Educação em risco: o perigo da empregabilidade como meta

Uma das lembranças da minha infância é ver os meus pais preparando slides para as inúmeras aulas que eles davam a seus alunos dentistas. Na época, não havia a facilidade de usar ferramentas digitais como o powerpoint. O processo era artesanal: após revelar os slides no laboratório fotográfico e organizá-los dentro do carrossel da Kodak, eles projetavam para ver se tudo estava em seu devido lugar. O que mais me chamava a atenção nesse ritual um tanto quanto curioso era a dedicação dos meus pais em fazer algo que precisava de tanto empenho. Eram horas e horas de preparação.

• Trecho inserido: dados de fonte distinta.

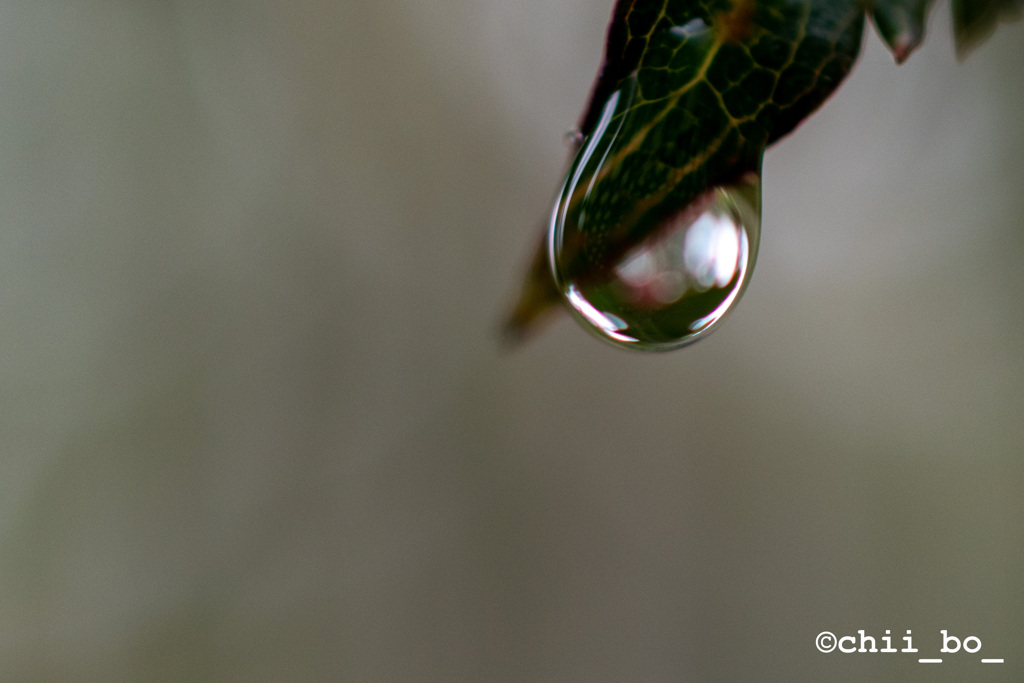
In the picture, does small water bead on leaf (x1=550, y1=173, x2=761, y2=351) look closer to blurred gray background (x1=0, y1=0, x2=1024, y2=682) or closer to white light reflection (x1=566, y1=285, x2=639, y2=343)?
white light reflection (x1=566, y1=285, x2=639, y2=343)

Não sei precisar quando aconteceu, mas um belo dia eu entendi o motivo de tanta dedicação para fazer aquelas aulas: ensinar é uma missão de vida. E, a partir desse momento epifânico, o sonho de ensinar passou também a fazer parte da minha história. Quero compartilhar tudo que venho estudando e me dedicando no trabalho. Nos últimos anos, fui convidada a dar aulas em diferentes cursos, geralmente em disciplinas que conectam comunicação e sustentabilidade, minhas áreas de interesse e conhecimento.
Infelizmente, nos últimos tempos, os convites que recebi como docente não se converteram em aulas efetivas. A resposta sempre é a mesma: “infelizmente, não houve quórum suficiente de inscritos e o curso foi cancelado”. Ao receber cada novo “não”, o sentimento de frustração aumentava. Até que cansei de me lamentar e fui tentar entender o está acontecendo. Conversei com pessoas próximas que revelaram problemas parecidos. Cursos que eram realizados há anos com sala cheia, ultimamente enfrentaram dificuldades para atingir o número mínimo de alunos.
No ano passado, após 14 anos trabalhando na mesma empresa, resolvi desbravar novos caminhos. Queria fazer duas grandes mudanças na minha carreira: focar o meu trabalho na área de sustentabilidade e mudar de setor de atuação. Fiz o que me parecia mais sensato: estudar para aumentar as chances dessa transição de carreira dar certo. Comecei a fazer – de forma concomitante – um MBA e um mestrado, ambos em instituições de ensino de renome.
Nos inúmeros processos seletivos que participei, a impressão é que não fazia a mínima diferença os cursos que estou fazendo. As equipes de seleção sempre perguntavam sobre certificados de setores em que eu não trabalhei. Geralmente, essas certificações de sustentabilidade são bastante específicas e caras, e quem as possui já trabalha na área. Percebi que, no checklist dos recrutadores, a instrumentalização é hipervalorizada. Além disso, uma pesquisa do Instituto Locomotiva mostrou que a vantagem salarial das pessoas que tem diploma universitário reduziu significativamente. Em 2003, a diferença média era de R$ 5.194 e, em 2023, passou para R$ 3.117.
Se o mercado não valoriza os estudos como antigamente, como convencer alguém que vale a pena dedicar recursos financeiros e de tempo em algo que não vai trazer resultados concretos? Para aumentar a complexidade desta equação, há o avanço e a presença ostensiva da inteligência virtual (IA) generativa. Uma das frases que mais escuto no trabalho ou na faculdade é: “joga na IA”. No entanto, é importante ter a consciência de que a IA não é uma panaceia. Na palestra de abertura do evento Aberje Trends deste ano, destacou-se a limitação que essa tecnologia tem em lidar com temas complexos. Ou seja, pensar de forma crítica ainda é e será muito importante.
A precarização do mercado de trabalho veio intensificar ainda mais a criticidade deste cenário. Com a demissão de profissionais mais experientes para o recrutamento de jovens talentos, houve a necessidade da contratação de consultorias para suprir a necessidade de expertise a custos mais baixos. Muitos profissionais se tornaram empreendedores de si mesmos e precisam, por questões de subsistência, se diferenciar nesse mercado extremamente competitivo. O Linkedin passou a ser o palco de postagens de feitos tão incríveis em que temos dificuldade de identificar o que é de verdade e o que é de mentira.
Os tempos não são fáceis. Os retrocessos em temáticas de extrema relevância para a humanidade, como direitos humanos e sustentabilidade, se agravam a cada dia. Precisamos repensar a educação apenas como forma de aumentar a empregabilidade. A educação é peça-chave para dar perspectivas e vencer a desesperança, as opressões e as múltiplas outras formas de violência. A construção de alicerces firmes para uma sociedade mais justa, igualitária e de paz é feita, obrigatoriamente, a partir da educação.